* start Entries shown *

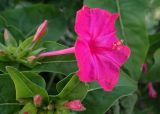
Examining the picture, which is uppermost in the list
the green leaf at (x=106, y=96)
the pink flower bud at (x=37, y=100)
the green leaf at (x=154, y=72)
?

* end Entries shown *

Copy the data above word for word, and leave out the pictures.

- Full answer -
Examining the picture, which is uppermost in the list
the green leaf at (x=106, y=96)
the pink flower bud at (x=37, y=100)
the green leaf at (x=154, y=72)
?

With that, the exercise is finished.